There are a few timber stocks around the most well known, probably, is Plum Creek Timber (NYSE: PCL). I have known about PCL since 1989 when it was still an MLP (I was a rookie broker at Lehman Brothers at the time) and I have owned the stock for clients and personally for a long time.
As much as I like the company as a long term hold and have been pleased with its relative performance during this bear I have always been willing to seek out another way into the timber space.
I first got wind of ETFs coming in this space long before the first one, the Claymore Global Timber ETF (NYSE: CUT) and had high hopes. Then later iShares came with a similar fund with ticker WOOD but is as sometimes the case the blending together of different (but related) companies has resulted in both funds correlating closer to the S&P 500 than I would have hoped for. Because of this the ETFs are off the table as far as I’m concerned.

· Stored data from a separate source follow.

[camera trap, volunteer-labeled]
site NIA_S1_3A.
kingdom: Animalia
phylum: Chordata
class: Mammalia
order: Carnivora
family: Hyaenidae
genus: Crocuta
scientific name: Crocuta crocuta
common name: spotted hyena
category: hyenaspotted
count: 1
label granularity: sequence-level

The chart includes a couple of other examples of what is out there to research. Bergs Timber (BRG-B in Sweden) apparently has no symbol for US trading but being from Sweden should be accessible through most brokerage firms. Sweden is rich in some secondary resources including having a lot of timberland. I was not able to fund an English version of the company’s website but based on what I saw it appears to be an end to end timber company owning land, cutting trees and milling the wood. I’m sure with a little more diligence I could find an English version of what they do but the point today is simply that there are ways in to the timber space through various channels.
Also charted is SinoForest traded in Canada (SNOFF in the US on the pink sheets) which owns timberland in China. Again the company has similarities to Bergs and Plum Creek (also differences too).
For purposes of this article though these other vehicles mirrored the bear market closer than did Plum Creek which is the simplest of the bunch to find, research and follow. In the past I have done some research on Sino-Forest and a few others but never heard of Bergs until yesterday. Any of the research I have done was not enough to compel me to switch from PCL for now and maybe I never will.
Do you think PCL or any of the others offer the diversification discussed by Meyer? The answer is probably in the eye of the beholder but while I have been pleased with PCL it is not the same as buying a few thousand acres in New Zealand as HMC did when Meyer was at the helm which underscores the idea of learning from the endowments but not necessarily trying to emulate them.